BILL M'GOWAN, 58,
UMPIRE 41 YEARS
Dean of American League Arbiters Dies in Maryland — In Majors 3 Decades
SILVER SPRINGS, Md., Dec. 9 (UP) — Bill McGowan, who retired recently after having served as an American League umpire for thirty years, died here today at his home. He had suffered two heart attacks in less than a week. He was 58 years old.
Surviving are his widow, Magdalein; a son, William A., Jr.; a foster son, Airman 2/C William A.; a brother John, and two sisters, Mrs. Jane Weaver and Mrs. Dan Buckley.
Started Career at 17
William Aloysius McGowan was an official in baseball for forty-one years. He made his debut in 1913 at the age of 17, when he joined the Tri-State League. He was appointed to the majors in 1925 and his ability to "call 'em right" was quickly recognized. He was accepted as the No. 1 umpire in the circuit. His nickname, in fact, was "No. 1." He officiated in eight world series and five All-Star games.
Mr. McGowan conducted an umpire school in Florida for years. Many young umpires now in organized baseball were tutored by him. He was a stickler for hustling and physical fitness.
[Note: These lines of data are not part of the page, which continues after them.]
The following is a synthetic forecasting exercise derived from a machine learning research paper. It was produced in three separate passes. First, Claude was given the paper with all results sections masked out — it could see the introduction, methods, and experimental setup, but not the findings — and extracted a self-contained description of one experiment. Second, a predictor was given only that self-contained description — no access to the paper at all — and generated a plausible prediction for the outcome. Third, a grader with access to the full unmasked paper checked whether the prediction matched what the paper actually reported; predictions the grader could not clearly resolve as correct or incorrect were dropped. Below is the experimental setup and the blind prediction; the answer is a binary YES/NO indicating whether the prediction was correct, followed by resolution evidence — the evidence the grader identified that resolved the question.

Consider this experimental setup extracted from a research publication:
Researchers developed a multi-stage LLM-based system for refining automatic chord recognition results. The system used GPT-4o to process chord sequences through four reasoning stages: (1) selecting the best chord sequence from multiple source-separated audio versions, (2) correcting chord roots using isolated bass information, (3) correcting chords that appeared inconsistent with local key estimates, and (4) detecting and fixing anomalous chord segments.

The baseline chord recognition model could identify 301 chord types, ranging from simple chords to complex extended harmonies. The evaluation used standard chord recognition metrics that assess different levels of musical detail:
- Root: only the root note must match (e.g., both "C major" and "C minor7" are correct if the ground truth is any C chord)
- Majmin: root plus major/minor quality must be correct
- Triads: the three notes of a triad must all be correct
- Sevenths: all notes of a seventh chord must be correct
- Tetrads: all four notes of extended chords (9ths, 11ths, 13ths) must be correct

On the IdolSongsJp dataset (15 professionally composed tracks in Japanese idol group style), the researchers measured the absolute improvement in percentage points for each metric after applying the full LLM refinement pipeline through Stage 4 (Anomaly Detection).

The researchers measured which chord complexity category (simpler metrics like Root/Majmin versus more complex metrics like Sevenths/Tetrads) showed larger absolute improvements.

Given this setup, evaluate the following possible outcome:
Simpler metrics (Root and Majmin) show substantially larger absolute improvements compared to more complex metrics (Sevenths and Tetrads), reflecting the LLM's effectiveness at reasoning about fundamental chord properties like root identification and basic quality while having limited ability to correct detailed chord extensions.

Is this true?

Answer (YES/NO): NO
Although Mr. McGowan believed an umpire should always have "tact in dealing with difficult siutations," he, himself, was not immune to suspensions. Twice during his major-league career he was suspended by the president of the American League.
Until 1942, when plagued with arthritis, he did not miss working in a game to which he had been assigned. By working in some 2,600 consecutive contests, he was stamped as the "Iron Man" of the umpires.
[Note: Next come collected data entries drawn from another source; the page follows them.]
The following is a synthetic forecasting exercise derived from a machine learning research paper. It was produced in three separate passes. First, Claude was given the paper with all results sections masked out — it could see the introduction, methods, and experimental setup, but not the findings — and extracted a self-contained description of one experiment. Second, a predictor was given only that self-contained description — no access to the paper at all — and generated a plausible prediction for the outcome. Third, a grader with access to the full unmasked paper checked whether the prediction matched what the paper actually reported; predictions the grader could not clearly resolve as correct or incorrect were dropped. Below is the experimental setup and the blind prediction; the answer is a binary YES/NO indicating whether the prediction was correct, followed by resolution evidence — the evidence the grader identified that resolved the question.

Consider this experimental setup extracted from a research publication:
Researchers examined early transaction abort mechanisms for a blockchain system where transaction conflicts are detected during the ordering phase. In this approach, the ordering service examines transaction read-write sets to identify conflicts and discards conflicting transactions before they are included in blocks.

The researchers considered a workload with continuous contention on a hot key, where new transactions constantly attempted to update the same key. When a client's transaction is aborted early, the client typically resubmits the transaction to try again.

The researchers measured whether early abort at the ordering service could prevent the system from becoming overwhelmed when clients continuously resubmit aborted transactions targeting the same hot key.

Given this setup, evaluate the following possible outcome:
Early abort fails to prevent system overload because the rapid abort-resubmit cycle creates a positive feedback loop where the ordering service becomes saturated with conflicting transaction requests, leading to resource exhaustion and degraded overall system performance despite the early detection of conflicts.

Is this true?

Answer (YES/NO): YES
However, in 1948, Mr. McGowan was suspended for ten days without salary. He was charged with having thrown baseball and his ball-strike indicator at Washington players and also with having used offensive language.
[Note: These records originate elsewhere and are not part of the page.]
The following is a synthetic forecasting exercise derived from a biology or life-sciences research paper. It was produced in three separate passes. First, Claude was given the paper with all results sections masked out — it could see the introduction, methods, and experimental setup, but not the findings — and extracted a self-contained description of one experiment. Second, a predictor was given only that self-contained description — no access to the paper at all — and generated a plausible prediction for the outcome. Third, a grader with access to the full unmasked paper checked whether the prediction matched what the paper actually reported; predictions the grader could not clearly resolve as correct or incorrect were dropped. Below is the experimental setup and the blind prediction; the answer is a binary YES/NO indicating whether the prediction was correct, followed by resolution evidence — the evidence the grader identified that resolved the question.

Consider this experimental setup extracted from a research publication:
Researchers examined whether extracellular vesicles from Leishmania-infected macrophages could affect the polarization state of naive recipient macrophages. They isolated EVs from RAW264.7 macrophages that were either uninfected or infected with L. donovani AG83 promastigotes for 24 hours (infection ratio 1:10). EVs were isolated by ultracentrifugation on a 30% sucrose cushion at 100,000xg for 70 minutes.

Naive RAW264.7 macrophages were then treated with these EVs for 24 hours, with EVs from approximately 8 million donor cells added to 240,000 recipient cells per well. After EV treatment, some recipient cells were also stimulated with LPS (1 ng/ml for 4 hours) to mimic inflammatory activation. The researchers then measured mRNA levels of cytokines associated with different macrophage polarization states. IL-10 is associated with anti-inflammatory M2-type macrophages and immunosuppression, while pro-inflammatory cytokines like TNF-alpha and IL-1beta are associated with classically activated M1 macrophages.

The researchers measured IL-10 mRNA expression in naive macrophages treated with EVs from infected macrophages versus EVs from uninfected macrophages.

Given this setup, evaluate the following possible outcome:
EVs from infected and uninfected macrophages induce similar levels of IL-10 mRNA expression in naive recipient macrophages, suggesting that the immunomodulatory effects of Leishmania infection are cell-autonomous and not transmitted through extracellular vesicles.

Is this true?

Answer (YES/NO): NO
In 1952, he ejected a player from a game at St. Louis. The press asked the umpire to identify the banised man. He refused and a protest was made to Will Harridge, president of the American League. Mr. Harridge suspended Mr. McGowan for his action.
But the events soon were forgotten and at no time was his ability or honesty questioned. Only last week, when Mr. McGowan's request for retirement was granted, and a life pension voted to him, baseball men here for the major-league winter meetings, were referring to him as "the best."